### Work required
Give the entries below as a Markdown table with the columns "Row" and "Entry line," numbering each row and putting the entry's text beside it, with blank lines omitted. Leave the pictures out of the table.

### Dataset entries
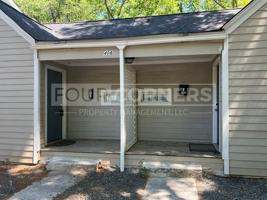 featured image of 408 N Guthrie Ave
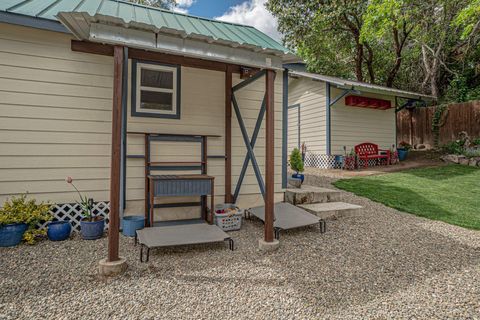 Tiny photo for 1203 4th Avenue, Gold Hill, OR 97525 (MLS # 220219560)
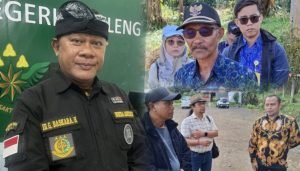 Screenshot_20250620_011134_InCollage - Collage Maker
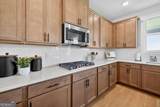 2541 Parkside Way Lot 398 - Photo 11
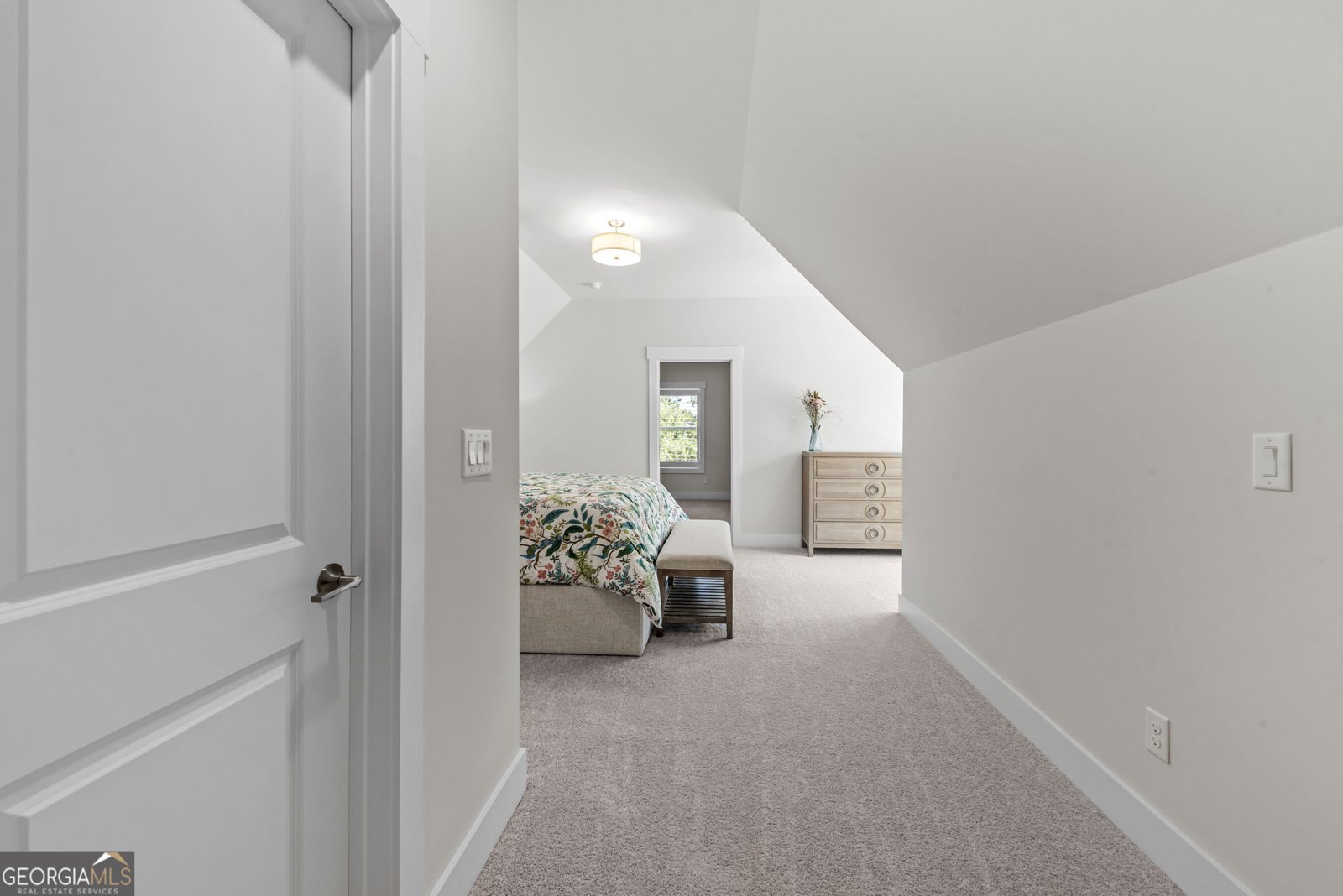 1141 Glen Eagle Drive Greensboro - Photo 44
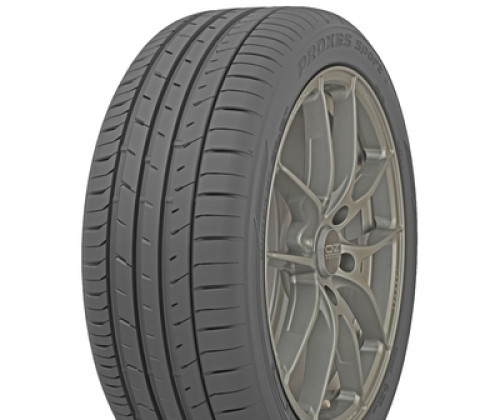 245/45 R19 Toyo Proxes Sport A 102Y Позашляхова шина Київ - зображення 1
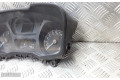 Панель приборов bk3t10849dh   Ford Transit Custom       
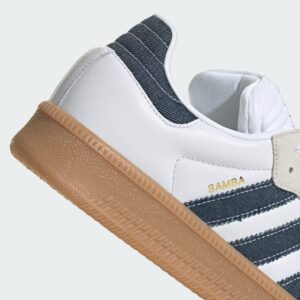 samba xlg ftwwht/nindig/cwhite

### Response for this exercise
| Row | Entry line |
|---|---|
| 1 |  featured image of 408 N Guthrie Ave |
| 2 |  Tiny photo for 1203 4th Avenue, Gold Hill, OR 97525 (MLS # 220219560) |
| 3 |  Screenshot_20250620_011134_InCollage - Collage Maker |
| 4 |  2541 Parkside Way Lot 398 - Photo 11 |
| 5 |  1141 Glen Eagle Drive Greensboro - Photo 44 |
| 6 |  245/45 R19 Toyo Proxes Sport A 102Y Позашляхова шина Київ - зображення 1 |
| 7 |  Панель приборов bk3t10849dh   Ford Transit Custom        |
| 8 |  samba xlg ftwwht/nindig/cwhite |